I have a cluster with 5 nodes, 4 data nodes, one node which works as balancer, 8 shards per index, 1 replica, 7 indices.
Another Spark cluster with 3 nodes which executes 8 executors. It indexes documents in ES with the ES-Hadoop library.
I use Spark 1.6, ES 2.2.0.
When I execute Spark I configure "es.nodes" with my four data nodes of ES, although I have do tests with three of two nodes.
If I miss one node thinks starts going pretty bad. Once, Spark was enabled to index documents any more others times It doesn't work right. it usually indexed about 25K/35K documents per second.
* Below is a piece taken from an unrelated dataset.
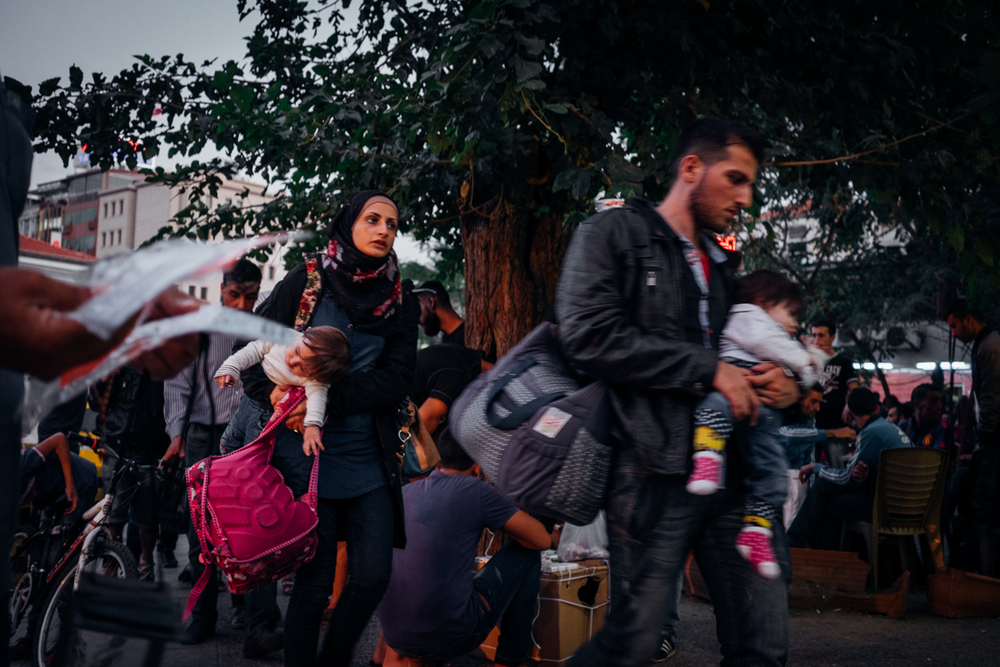 A young couple and their children rushing across Basmane Square, Izmir, a Turkish hub for refugees and smugglers alike. In this small square close the the main train station refugees and migrants connect with a smuggler to pay for a boat ride across the Aegean Sea. Boat rides were around $1,500 all through the summer of 2015. Sept 29, 2015.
After missed a node it begins to index about 500 documents per seconds.
If I check Marvel, the chart with the right behavior is close to a line between 25K/30K index rate. When I miss a node is a line with 0 index rate and sometimes it has peaks with 15K/20K index rate.
I couldn't figure out anything in the Spark and ES logs.
I did another test as well. I stopped Spark and one ES node, deleted all indices in ES (my indices and marvel indices) and started Spark again and works right. A couple minutes later I restart the another ES node and things start working bad. What before took about 3 seconds to be indexed now takes 1.2min. I thought it could be about replicating the shards but after a while, when shards are right it keeps the same behavior. Anyway how I deleted all indices they doesn't have too many data.
Any clue about what it could be happening?
I thought with the last test that when Spark starts it could be see three nodes to the ES cluster and caches where each shard is per each index.
So, when I start the another node it goes to the old node when the shard has been relocated to the restarted node. Anyway, I should see a lot of fails in the logs if that's right and I don't see anything.
The general question is. How is Spark affected with you miss a ES node?